Germinoma is the most common and least-malignant intracranial germ cell tumor, usually found in the midline. Germinoma that arises in the basal ganglia, called ectopic germinoma, is a rare and well-documented entity representing 5% to 10% of all intracranial germinomas. The association of cerebral and/or brain stem atrophy with basal ganglia germinoma on CT and MRI is found in 33% of the cases. To review the literature and describe the CT and MRI findings of basal ganglia germinoma in children, known as ectopic germinoma, with associated ipsilateral cerebral and brain stem hemiatrophy. Three brain CT and six brain MRI studies performed in four children at two institutions were retrospectively reviewed.
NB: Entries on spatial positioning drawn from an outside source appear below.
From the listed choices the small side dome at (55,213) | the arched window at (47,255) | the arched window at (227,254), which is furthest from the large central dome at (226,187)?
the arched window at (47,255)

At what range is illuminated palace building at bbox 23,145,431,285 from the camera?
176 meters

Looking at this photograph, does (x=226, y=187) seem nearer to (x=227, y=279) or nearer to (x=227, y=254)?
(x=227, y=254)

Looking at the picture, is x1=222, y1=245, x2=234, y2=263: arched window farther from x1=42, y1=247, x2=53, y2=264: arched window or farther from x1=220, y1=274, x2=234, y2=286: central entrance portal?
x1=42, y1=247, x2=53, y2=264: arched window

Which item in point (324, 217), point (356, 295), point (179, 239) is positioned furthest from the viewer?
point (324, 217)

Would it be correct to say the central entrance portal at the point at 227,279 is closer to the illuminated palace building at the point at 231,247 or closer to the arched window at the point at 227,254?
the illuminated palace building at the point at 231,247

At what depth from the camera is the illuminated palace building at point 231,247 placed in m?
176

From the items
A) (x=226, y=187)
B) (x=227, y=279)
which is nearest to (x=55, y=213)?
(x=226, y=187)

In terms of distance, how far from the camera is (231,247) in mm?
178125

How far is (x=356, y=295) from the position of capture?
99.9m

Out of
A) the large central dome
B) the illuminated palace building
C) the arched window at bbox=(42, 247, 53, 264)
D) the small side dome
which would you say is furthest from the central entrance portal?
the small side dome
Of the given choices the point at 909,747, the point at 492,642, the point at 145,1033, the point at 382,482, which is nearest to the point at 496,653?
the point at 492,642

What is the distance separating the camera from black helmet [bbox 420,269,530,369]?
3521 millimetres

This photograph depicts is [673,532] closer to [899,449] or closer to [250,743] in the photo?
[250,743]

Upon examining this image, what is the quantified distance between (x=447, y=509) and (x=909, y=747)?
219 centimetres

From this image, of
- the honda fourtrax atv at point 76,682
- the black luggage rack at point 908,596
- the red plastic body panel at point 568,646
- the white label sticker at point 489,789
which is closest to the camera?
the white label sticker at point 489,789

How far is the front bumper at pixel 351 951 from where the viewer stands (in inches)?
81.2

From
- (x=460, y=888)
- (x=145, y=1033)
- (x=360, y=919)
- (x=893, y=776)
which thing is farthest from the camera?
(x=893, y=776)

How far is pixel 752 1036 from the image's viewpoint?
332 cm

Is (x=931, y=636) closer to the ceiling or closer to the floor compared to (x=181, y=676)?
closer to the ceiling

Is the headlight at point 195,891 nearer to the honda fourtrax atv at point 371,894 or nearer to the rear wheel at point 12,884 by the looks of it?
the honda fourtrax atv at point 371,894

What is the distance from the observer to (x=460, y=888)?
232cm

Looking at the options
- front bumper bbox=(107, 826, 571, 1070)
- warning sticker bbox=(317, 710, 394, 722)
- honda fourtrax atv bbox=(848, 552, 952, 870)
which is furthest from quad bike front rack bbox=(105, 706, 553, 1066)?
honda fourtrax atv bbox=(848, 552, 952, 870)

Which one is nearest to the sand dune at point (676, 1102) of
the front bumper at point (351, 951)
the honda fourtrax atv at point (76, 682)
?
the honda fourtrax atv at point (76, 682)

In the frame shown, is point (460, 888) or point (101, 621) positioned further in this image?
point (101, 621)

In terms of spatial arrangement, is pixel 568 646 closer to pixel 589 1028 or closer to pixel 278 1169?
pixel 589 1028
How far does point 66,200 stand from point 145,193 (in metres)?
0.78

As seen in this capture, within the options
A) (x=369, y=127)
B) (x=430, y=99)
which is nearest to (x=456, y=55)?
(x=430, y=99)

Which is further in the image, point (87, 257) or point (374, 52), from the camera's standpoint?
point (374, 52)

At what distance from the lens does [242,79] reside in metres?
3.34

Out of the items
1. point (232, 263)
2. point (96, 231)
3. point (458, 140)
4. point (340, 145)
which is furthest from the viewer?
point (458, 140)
All patients were male (case 1, 14 years; case 2, 13 years; case 3, 9 years; case 4, 13 years), with pathologically proved germinoma arising in the basal ganglia, and associated ipsilateral cerebral and/or brain stem hemiatrophy on the first imaging study. It is important to note that three of these children presented with cognitive decline, psychosis and slowly progressive hemiparesis as their indication for imaging. Imaging results on initial scans were varied. In all patients, the initial study showed ipsilateral cerebral and/or brain stem hemiatrophy, representing Wallerian degeneration. All patients who underwent CT imaging presented with a hyperdense or calcified lesion in the basal ganglia on unenhanced scans. Only one of these lesions had a mass effect on the surrounding structures. In one of these patients a large, complex, heterogeneous mass appeared 15 months later. Initial MR showed focal or diffusely increased T2 signal in two cases and heterogeneous signal in the other two. The association of a focal lesion in the basal ganglia of children with progressive hemiparesis, neuropsychiatric symptoms and ipsilateral cerebral and/or brain stem hemiatrophy should prompt the diagnosis of ectopic germinoma, avoiding delay in the diagnosis and further irreversible clinical deterioration, in a malignancy with an otherwise favorable prognosis. In these patients, hemiatrophy preceding or accompanying the imaging depiction of a basal ganglia mass lesion is thought to be caused by a paraneoplastic process.